Task instructions
Nothing but the lines below from the one that contains "do anything else, furl" through the one that contains "3:1 Mainsheet Conversion" should be retyped, exactly and including both ends. Do not include pictures.

Data shown

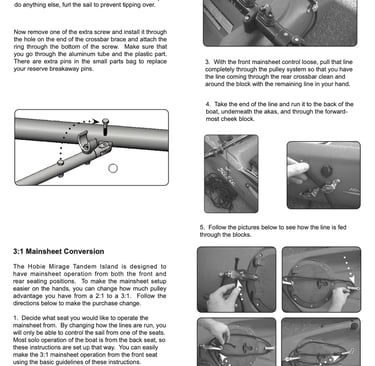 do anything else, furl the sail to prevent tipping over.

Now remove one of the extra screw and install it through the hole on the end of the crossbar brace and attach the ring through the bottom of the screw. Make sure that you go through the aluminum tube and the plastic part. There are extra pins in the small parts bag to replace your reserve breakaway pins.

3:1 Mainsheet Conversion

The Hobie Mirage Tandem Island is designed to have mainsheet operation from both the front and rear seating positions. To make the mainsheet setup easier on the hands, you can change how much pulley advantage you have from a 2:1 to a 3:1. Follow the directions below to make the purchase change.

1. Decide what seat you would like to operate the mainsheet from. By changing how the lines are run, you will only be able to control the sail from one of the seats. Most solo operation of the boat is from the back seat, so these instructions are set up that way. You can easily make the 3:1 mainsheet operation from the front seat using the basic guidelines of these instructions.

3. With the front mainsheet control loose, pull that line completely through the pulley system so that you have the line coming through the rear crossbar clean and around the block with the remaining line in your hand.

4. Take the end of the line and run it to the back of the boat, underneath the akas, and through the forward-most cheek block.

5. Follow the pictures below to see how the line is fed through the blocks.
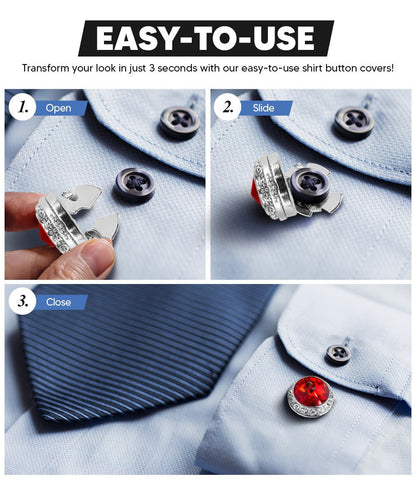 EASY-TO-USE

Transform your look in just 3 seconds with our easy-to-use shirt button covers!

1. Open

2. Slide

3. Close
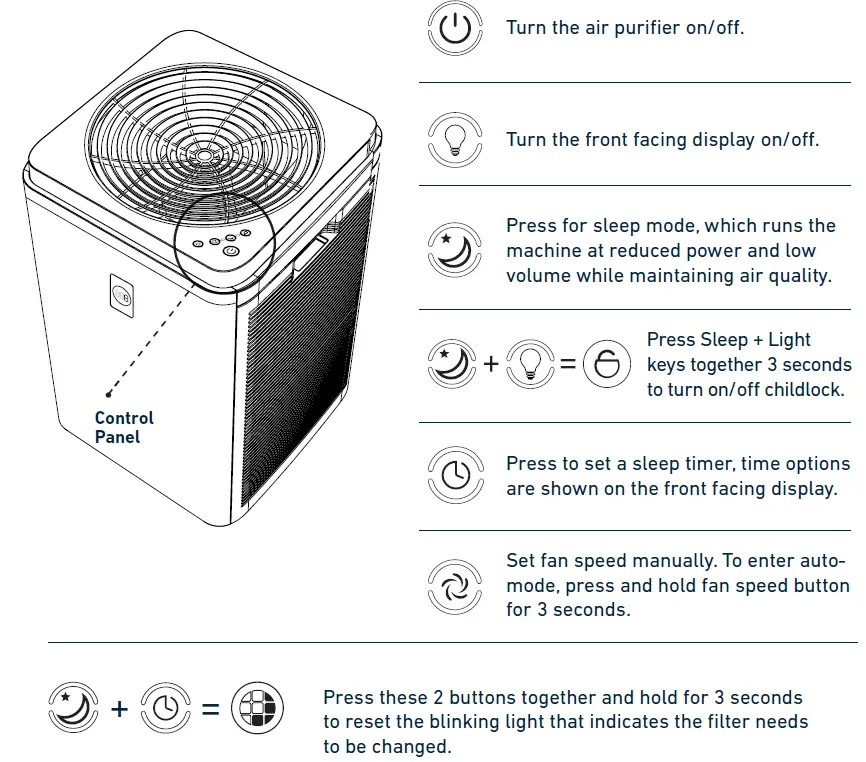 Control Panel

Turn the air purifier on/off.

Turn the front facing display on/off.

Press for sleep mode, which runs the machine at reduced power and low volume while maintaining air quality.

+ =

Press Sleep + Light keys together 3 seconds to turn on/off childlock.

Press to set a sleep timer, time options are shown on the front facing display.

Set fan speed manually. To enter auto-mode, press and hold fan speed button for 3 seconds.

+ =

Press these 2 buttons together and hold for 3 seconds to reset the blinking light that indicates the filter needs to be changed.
==
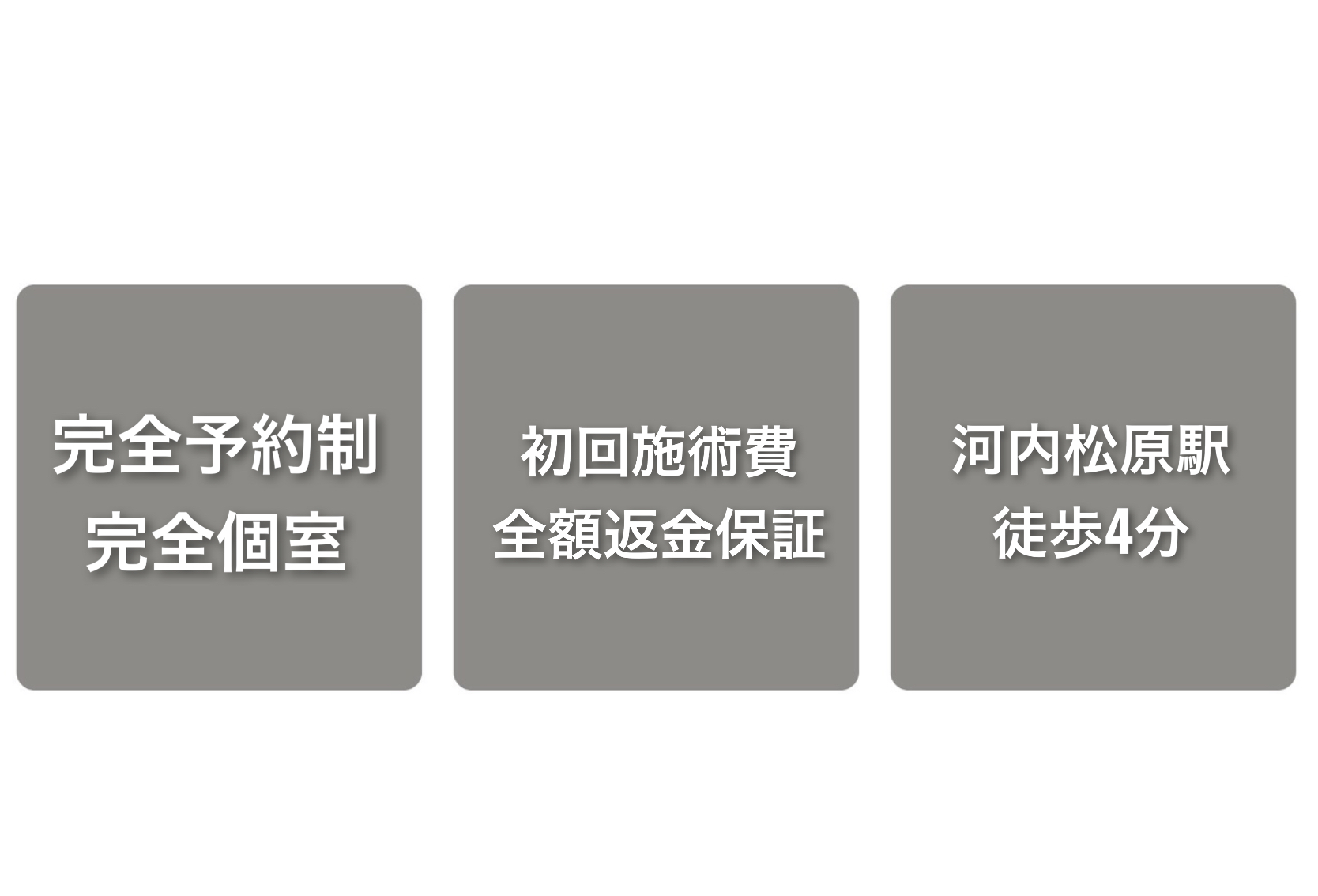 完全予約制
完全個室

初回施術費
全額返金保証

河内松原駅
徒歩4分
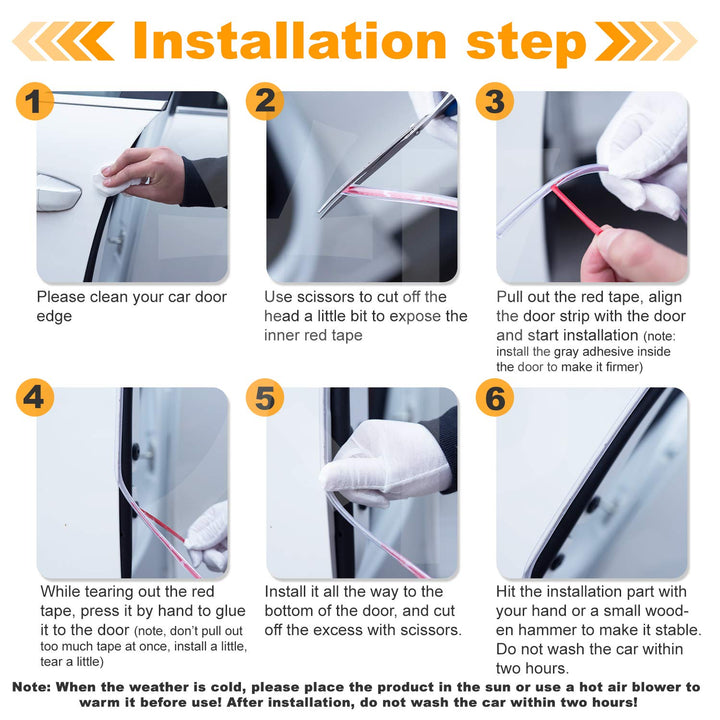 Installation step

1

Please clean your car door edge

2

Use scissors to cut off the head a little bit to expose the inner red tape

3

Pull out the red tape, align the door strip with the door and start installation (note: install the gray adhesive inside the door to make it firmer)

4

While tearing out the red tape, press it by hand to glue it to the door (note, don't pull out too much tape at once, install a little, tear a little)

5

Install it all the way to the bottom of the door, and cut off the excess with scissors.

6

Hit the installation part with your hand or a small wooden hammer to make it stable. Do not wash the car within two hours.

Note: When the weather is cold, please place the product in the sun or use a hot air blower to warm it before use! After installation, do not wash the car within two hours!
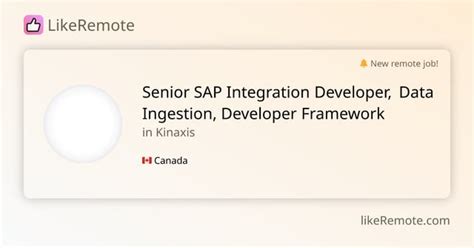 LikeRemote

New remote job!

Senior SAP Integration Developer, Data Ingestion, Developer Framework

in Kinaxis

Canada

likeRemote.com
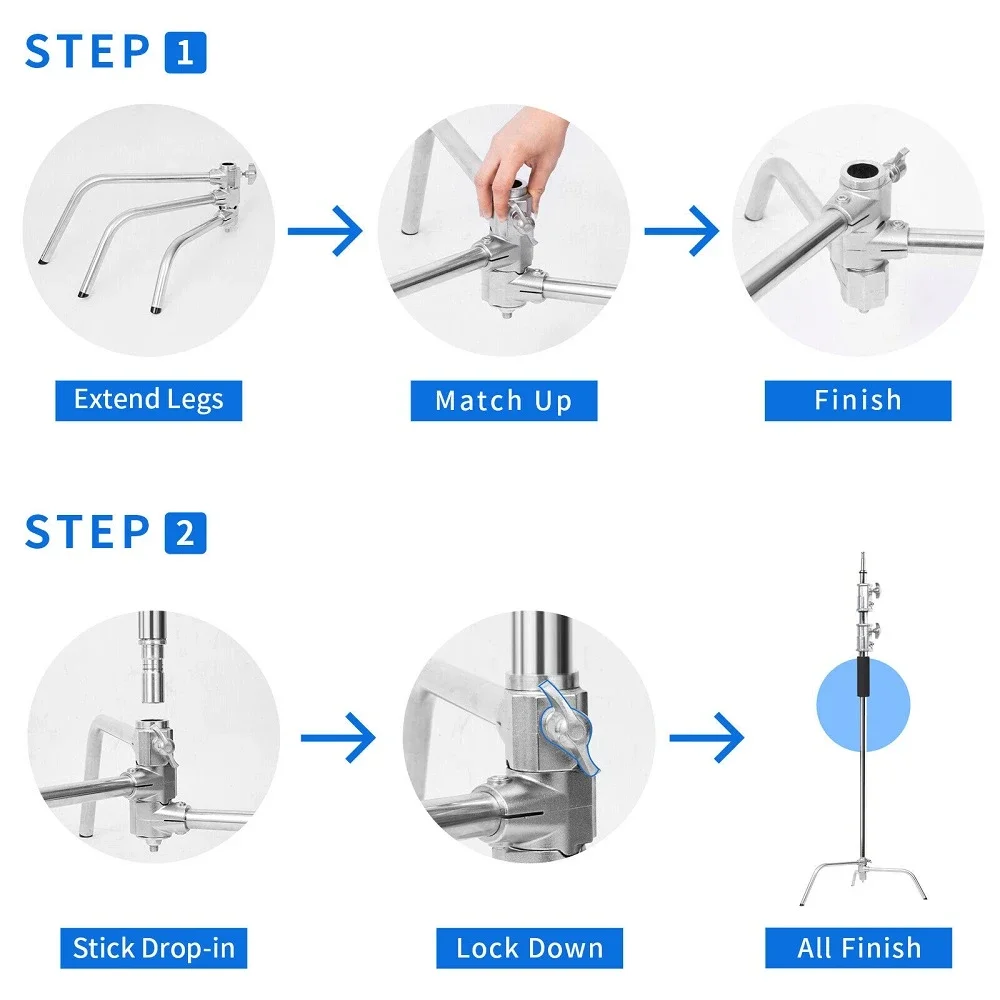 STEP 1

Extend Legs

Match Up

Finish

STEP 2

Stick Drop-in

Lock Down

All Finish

The answer
 do anything else, furl the sail to prevent tipping over.

Now remove one of the extra screw and install it through the hole on the end of the crossbar brace and attach the ring through the bottom of the screw. Make sure that you go through the aluminum tube and the plastic part. There are extra pins in the small parts bag to replace your reserve breakaway pins.

3:1 Mainsheet Conversion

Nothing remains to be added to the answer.